### Task requirements
1/ Name every person the article about Joe Maddon leaving the Cubs mentions by both first and last name.
2/ In the article about Joe Maddon leaving the Cubs, duplicate the part that opens with the words containing "Joe Maddon Was" and closes with "than 100 years.".

### Text passage
-- start --
Joe Maddon Was Doomed by His Own Success
The Chicago Cubs say goodbye to the manager who led them to their first World Series victory in 108 years.

Over a century and a half marked primarily by disappointment, the Chicago Cubs have fired their share of managers. But never before had they done so with the warmth and gratitude that marked their farewell at the end of the 2019 season to Joe Maddon, the manager who just three years ago led the franchise to its first World Series victory in more than 100 years.
In a joint press conference announcing the decision not to extend Maddon’s expiring contract, the Cubs’ president, Theo Epstein, began his remarks with reference to “lifelong friendship” before explaining that the club and manager had mutually agreed “that this type of change is a win-win.” Maddon one-upped Epstein’s euphemisms, calling it “a great day, actually.” The apparent determination to set a new high-water mark for praise and admiration in the course of a conscious uncoupling was understandable. Beneath the smiles, both Maddon and the Cubs must have been wistful that their magical partnership had ended so soon.
“Anybody would take that five-year run including a World Series championship for the first time in 108 years,” Maddon observed at the press conference. He was right, of course: The Cubs and their fans would’ve been thrilled if they had been told, at the moment Maddon was hired, how the next five years would play out. Then again, sports fans are greedy, so once Maddon showed the Cubs what it felt like to shed their “lovable losers” label, they were loath to relapse. Indeed, Maddon may have been too effective for his own good: Whatever quibbles might fairly be raised about his tenure, his exit was hastened by the magnitude and immediacy of his success. When you do the impossible in your second year on the job, the follow-up act is a bear.
When the Cubs hired Maddon in November 2014, fans earnestly feared that they might not live to see the team win the World Series. That fatalism had been instilled not just by a century of run-of-the-mill incompetence, but also by the Curse of the Billy Goat, the black cat that walked in front of Ron Santo, the Gatorade spilled on Leon Durham’s glove, and poor Steve Bartman.
But Maddon’s hiring brought uncommon hope. During his nine years as the manager of the Tampa Bay Rays, Maddon established himself as one of baseball’s cutting-edge thinkers, becoming an early adopter of analytics and defensive shifts, and leading the perpetually under-resourced organization to the playoffs four times and the World Series once. His arrival in Chicago signaled the transition of Epstein’s rebuilding plan from collecting prospects to trying to win, and provided the credibility to sign the free-agent pitcher Jon Lester to anchor the Cubs’ starting rotation.
Maddon “embraced the target,” setting the seemingly unrealistic goal that the last-place team he inherited would make the playoffs in 2015. His optimism proved prescient, as a surprise 97-win campaign culminated in playoff victories over the Pirates and Cardinals. Maddon’s relentless positivity and nurturing approach proved ideal for talented but raw young players such as Javy Báez, whom Maddon allowed to play through their mistakes. And Maddon charmed the Chicago press with rambling stories and wit, reducing the media glare on his players. By the time Maddon arranged for actual bear cubs to cuddle with players during spring training in 2016, it was clear that he was the perfect fit to lead a young team under immense pressure as World Series favorites.
-- end --
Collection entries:
-- start --
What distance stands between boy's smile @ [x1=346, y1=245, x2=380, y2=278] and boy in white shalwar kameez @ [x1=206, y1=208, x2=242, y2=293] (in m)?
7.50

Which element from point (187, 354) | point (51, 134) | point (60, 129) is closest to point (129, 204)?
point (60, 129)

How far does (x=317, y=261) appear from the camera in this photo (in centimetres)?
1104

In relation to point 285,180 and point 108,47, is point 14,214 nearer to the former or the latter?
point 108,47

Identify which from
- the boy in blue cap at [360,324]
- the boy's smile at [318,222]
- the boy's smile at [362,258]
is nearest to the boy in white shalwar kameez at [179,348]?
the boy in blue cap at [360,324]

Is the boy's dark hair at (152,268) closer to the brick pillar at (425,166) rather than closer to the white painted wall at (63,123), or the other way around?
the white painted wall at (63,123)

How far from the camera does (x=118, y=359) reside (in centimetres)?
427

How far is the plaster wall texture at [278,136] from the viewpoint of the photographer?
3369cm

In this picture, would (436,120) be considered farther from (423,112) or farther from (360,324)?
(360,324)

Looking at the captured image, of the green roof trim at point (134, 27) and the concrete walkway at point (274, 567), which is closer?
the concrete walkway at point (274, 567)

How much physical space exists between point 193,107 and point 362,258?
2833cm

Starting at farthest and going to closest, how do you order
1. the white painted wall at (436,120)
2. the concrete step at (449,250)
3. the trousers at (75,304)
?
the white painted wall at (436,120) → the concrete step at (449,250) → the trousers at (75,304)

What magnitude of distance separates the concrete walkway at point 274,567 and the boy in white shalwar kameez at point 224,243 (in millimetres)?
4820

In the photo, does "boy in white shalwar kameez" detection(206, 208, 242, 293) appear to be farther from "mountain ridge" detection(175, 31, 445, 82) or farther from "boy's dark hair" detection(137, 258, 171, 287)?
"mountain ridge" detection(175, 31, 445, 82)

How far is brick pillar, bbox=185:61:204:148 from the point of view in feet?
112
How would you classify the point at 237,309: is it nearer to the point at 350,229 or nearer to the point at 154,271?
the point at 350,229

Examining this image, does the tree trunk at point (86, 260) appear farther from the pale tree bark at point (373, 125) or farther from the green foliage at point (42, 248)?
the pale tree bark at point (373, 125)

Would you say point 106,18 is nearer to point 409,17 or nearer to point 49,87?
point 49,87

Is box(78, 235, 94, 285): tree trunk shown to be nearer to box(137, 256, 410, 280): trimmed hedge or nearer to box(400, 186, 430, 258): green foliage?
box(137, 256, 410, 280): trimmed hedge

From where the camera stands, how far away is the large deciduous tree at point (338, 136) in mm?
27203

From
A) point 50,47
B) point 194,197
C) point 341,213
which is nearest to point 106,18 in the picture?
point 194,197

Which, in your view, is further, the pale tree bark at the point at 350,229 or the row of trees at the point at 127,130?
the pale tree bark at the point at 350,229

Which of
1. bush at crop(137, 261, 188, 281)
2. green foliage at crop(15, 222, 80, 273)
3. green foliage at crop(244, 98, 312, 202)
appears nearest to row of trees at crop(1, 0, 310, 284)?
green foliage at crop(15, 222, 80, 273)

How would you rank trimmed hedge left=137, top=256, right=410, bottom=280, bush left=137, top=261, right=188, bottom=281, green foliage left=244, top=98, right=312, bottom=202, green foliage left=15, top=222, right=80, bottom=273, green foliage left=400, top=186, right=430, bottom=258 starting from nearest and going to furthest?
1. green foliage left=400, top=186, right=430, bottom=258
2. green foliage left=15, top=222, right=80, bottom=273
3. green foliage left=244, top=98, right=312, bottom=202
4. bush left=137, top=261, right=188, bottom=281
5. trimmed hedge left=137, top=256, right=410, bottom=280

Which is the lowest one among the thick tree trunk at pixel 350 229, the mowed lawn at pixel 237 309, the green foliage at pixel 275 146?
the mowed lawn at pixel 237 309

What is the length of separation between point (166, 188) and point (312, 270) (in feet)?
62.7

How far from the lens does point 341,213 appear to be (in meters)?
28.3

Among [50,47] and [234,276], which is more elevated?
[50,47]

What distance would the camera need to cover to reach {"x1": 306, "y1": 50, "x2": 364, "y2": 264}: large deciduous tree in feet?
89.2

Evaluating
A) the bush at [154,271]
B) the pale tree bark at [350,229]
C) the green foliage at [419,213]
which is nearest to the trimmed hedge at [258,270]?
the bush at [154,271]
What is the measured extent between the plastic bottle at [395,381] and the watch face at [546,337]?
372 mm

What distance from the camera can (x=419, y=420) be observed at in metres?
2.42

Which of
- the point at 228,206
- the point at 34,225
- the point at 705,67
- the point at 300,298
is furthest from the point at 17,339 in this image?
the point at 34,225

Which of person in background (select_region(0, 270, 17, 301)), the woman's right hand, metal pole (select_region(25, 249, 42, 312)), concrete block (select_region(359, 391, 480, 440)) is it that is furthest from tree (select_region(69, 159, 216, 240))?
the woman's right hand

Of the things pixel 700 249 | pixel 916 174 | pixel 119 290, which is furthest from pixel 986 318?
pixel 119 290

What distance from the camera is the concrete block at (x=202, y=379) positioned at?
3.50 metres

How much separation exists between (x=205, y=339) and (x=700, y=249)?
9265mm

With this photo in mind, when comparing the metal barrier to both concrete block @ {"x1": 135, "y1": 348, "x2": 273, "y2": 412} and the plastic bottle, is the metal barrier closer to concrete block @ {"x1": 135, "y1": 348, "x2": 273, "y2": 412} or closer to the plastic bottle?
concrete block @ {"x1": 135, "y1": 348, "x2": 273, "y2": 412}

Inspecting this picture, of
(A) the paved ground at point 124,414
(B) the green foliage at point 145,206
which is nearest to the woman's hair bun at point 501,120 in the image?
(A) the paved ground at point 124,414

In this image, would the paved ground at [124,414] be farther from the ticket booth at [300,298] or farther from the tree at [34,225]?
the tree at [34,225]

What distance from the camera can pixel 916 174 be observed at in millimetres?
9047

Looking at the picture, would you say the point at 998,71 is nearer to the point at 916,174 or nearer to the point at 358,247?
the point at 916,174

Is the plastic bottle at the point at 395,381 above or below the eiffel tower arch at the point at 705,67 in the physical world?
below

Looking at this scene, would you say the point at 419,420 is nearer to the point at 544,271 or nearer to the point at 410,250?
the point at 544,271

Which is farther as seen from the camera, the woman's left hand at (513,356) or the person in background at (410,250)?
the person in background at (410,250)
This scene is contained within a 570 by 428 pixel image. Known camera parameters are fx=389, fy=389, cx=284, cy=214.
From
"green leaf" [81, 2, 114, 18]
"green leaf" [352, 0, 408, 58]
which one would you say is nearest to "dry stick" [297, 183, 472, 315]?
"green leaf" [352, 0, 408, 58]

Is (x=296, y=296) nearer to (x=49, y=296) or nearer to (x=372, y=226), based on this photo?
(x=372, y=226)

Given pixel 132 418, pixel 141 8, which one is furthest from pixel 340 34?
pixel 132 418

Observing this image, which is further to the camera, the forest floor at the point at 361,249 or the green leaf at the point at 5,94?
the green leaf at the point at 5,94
-- end --
### Results in order
1/ Joe Maddon, Theo Epstein, Ron Santo, Leon Durham, Steve Bartman, Jon Lester, Javy Báez

2/
Joe Maddon Was Doomed by His Own Success
The Chicago Cubs say goodbye to the manager who led them to their first World Series victory in 108 years.

Over a century and a half marked primarily by disappointment, the Chicago Cubs have fired their share of managers. But never before had they done so with the warmth and gratitude that marked their farewell at the end of the 2019 season to Joe Maddon, the manager who just three years ago led the franchise to its first World Series victory in more than 100 years.